Он прожил всю молодость и зрелый возраст на Гуцульщине, на земле, с XIV века связанной с Польшей, и сам был связан с этой землей всеми фибрами души. Среди любимых гор и лесов каждый горец, гуцул, украинец, еврей-хасид или простой трактирщик, поляк, вросший в тот край, или даже итальянец, приехавший на заработки, — все были ему братьями. В этой братской толпе не было никакой уравниловки; каждого, с кем пан Станислав сталкивался, он видел в его личной отдельности вместе с миром его предков, его религии, его материальных потребностей, его снов и желаний. Это удивительное богатство не только характеров, но и самых разных традиций, уходящих корнями вплоть до Греции, сплетенных там, в этом горном краю, Винценц сумел передать нам в своих книгах.
Пришли лихие года, и он оказался в эмиграции. Изменилось ли хоть на йоту его отношение к миру и людям? До самого конца он благословлял жизнь, каждую жизнь в ее бесконечном разнообразии, и даже в годы войны, поражений и преступлений, когда попиралось всякое человеческое достоинство, — даже тогда он умел высекать огонь.
Однако там, у него на Гуцульщине, всех объединяла природа, горы и огромные леса, полонины, кони, скот и это неспешное горное время, связанное с временами года, приносящими новые задачи и работы, которые должен выполнять каждый.
Как же будет жить пан Станислав, — думали мы, — оторванный от его мира: Венгрия во время войны, Венгрия, наводненная советскими войсками (от того периода нам даже осталась книга «Диалог с Советами»), затем Австрия, Франция, Италия, Швейцария.
Когда я встретил его спустя годы, мне показалось, что он всюду с собой приносит это неспешное горное время, то же постоянное в его видении мира, присутствие природы, то же отношение к людям, упрямо-вдумчивое и упрямо-дружелюбное. И здесь, на Западе, он так же, как горцы или хасиды в его краях, верил, что «грусть — это грех против солнышка, искушение самого черта Архииуды». В его религии, переплетении христианских, буддийских, языческих элементов, «солнышко» было предметом поклонения, как бы отдельного и высочайшего. Когда во время прогулок в горах, еще в окрестностях Гренобля, как когда-то на Гуцульщине, приближался закат, Станислав Винценц снимал свой берет и умолкал.
+ + +
**ЧТО СДЕЛАТЬ**
(1) Перепишите слово в слово часть отрывка о Станиславе Винценце, начиная с «Когда я встретил» и дальше до «берет и умолкал.».
(2) Что, по словам отрывка о Станиславе Винценце, он делал во время прогулок в горах, когда приближался закат?
Данные никак не связаны с отрывком.

**ДАННЫЕ**
+ + +
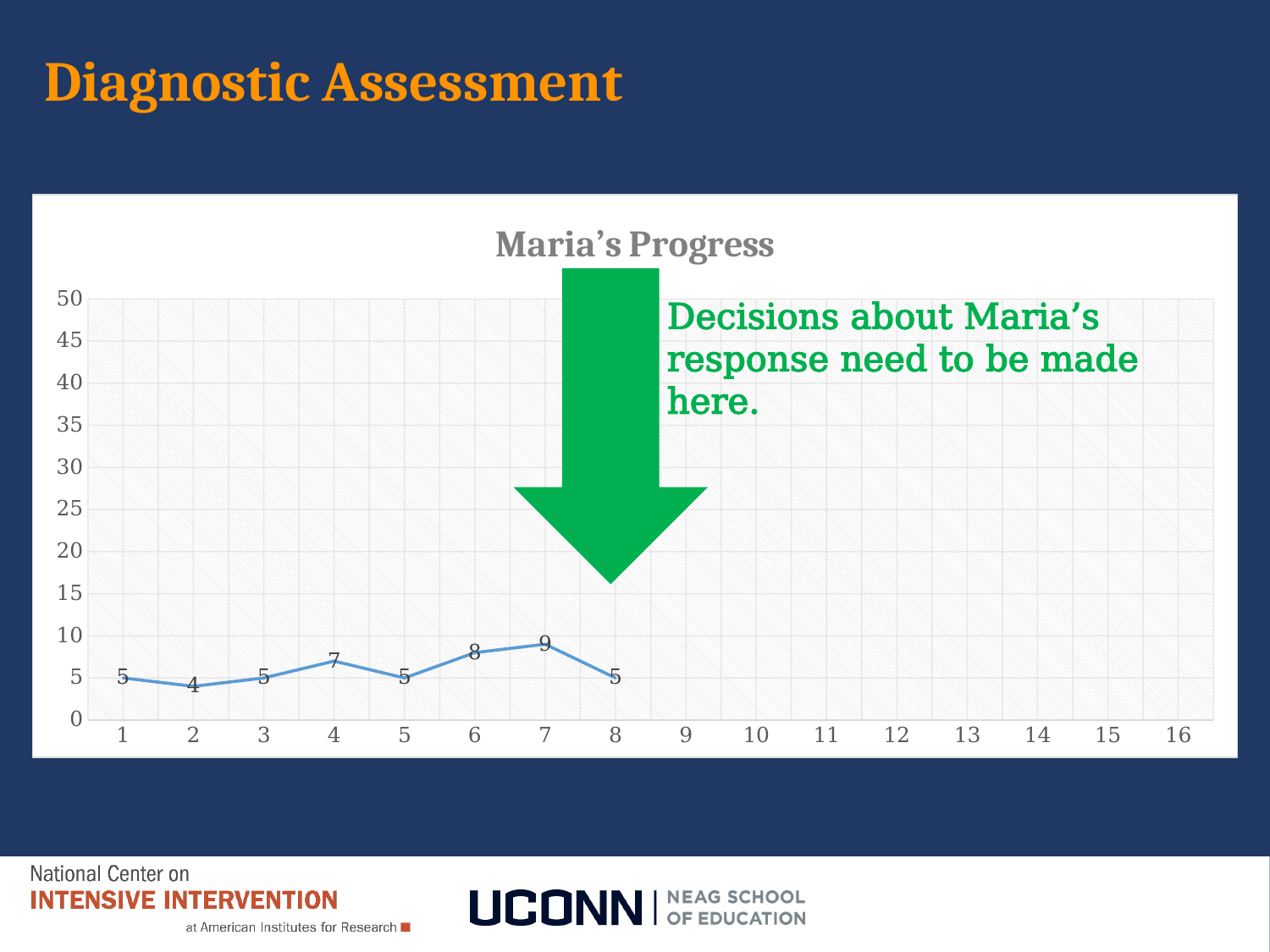
How many data points are plotted on the line? 8 Is the value at point 7 greater or less than 10? less At which x-axis point is the plotted value highest? 7 What is the title of the chart? Maria's Progress Which is larger, the value at point 6 or the value at point 5? point 6 What is the difference between the values at point 7 and point 8? 4 What is the value plotted at point 7? 9 What is the highest value shown on the y axis? 50 What is the value plotted at point 4? 7 What kind of chart is shown on the slide? line chart What is the value plotted at point 2? 4 At which x-axis point is the plotted value lowest? 2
+ + +
**ОТВЕТЫ ПО НОМЕРАМ**
(1)
Когда я встретил его спустя годы, мне показалось, что он всюду с собой приносит это неспешное горное время, то же постоянное в его видении мира, присутствие природы, то же отношение к людям, упрямо-вдумчивое и упрямо-дружелюбное. И здесь, на Западе, он так же, как горцы или хасиды в его краях, верил, что «грусть — это грех против солнышка, искушение самого черта Архииуды». В его религии, переплетении христианских, буддийских, языческих элементов, «солнышко» было предметом поклонения, как бы отдельного и высочайшего. Когда во время прогулок в горах, еще в окрестностях Гренобля, как когда-то на Гуцульщине, приближался закат, Станислав Винценц снимал свой берет и умолкал.

(2) Он снимал свой берет и умолкал.